Look at the ideas about yourself that you have, and ask yourself if they're true. Pema tells a story about ... Most of you know Pema, I'm sure. Pema Chödrön. She tells a story about walking down the street and hearing somebody said as she walked by, "She's really ugly." And she went home and in her—this is when she's living on the West Coast—and she looked in the mirror, and she says, "By George, they're right?" But that's not always the case.

But always question because there are negative things that happen. What we're talking about this weekend is actually looking at things and finding our reaction to them. If our constant reaction is negativity regardless, then we have to do something about it. And as I said before, there are negative things. And this is not a course in positive thinking. It's a course in reality and looking at really how you're thinking because your thinking, your mind is what rules your life. No external circumstances rule your life. As hard as that is to understand because we were blaming the war, the this, the that, whatever, and it is truly a concern. But when you come down to your own little individual world, which is right here, right now, then what's happening? What's really happening?

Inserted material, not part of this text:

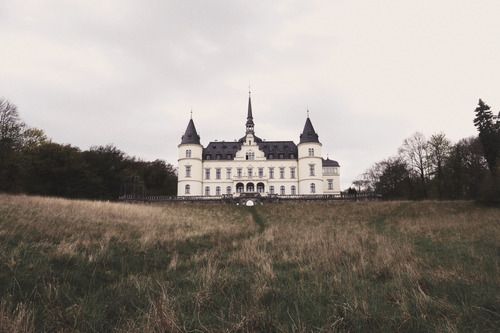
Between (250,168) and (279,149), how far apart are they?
23.9 feet

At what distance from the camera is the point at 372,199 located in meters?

Tibetan teachers always have this argument: Did you know me before you saw me tonight? And they say, yeah, no, you never saw me before. You did not know me. You only heard about me. And it couldn't go on because people get really upset with that kind of discussion because they always say, yes, we knew about you. But that's not the same as knowing what's really happening right now.

And I use another slogan, which is very handy, and it's very simple. It says, "In this moment, my life is perfect. In this moment, my life is perfect." And you'd be surprised if you can remember that. In a time of stress, that comes in very handy. It gives you a little bit of space, gives you a little one-second vacation. In this moment, my life is perfect. Because your life is perfect in this moment. The only reason it's not perfect is you thinking about the past or thinking about the future. But in this moment, which also happens when you're sitting, that is the moment. The only thing that's happening when you're sitting on this cushion is your breath and your thoughts. Nothing else is happening.

Do we have any disagreement with that? There isn't any, but we very rarely do that. Once I got a birthday card. I had a birthday not very long ago. It was quite clever. It had a little person sitting on the front, and it said, "There is no path. There is no future." And I opened it up, and it said, "There is no present."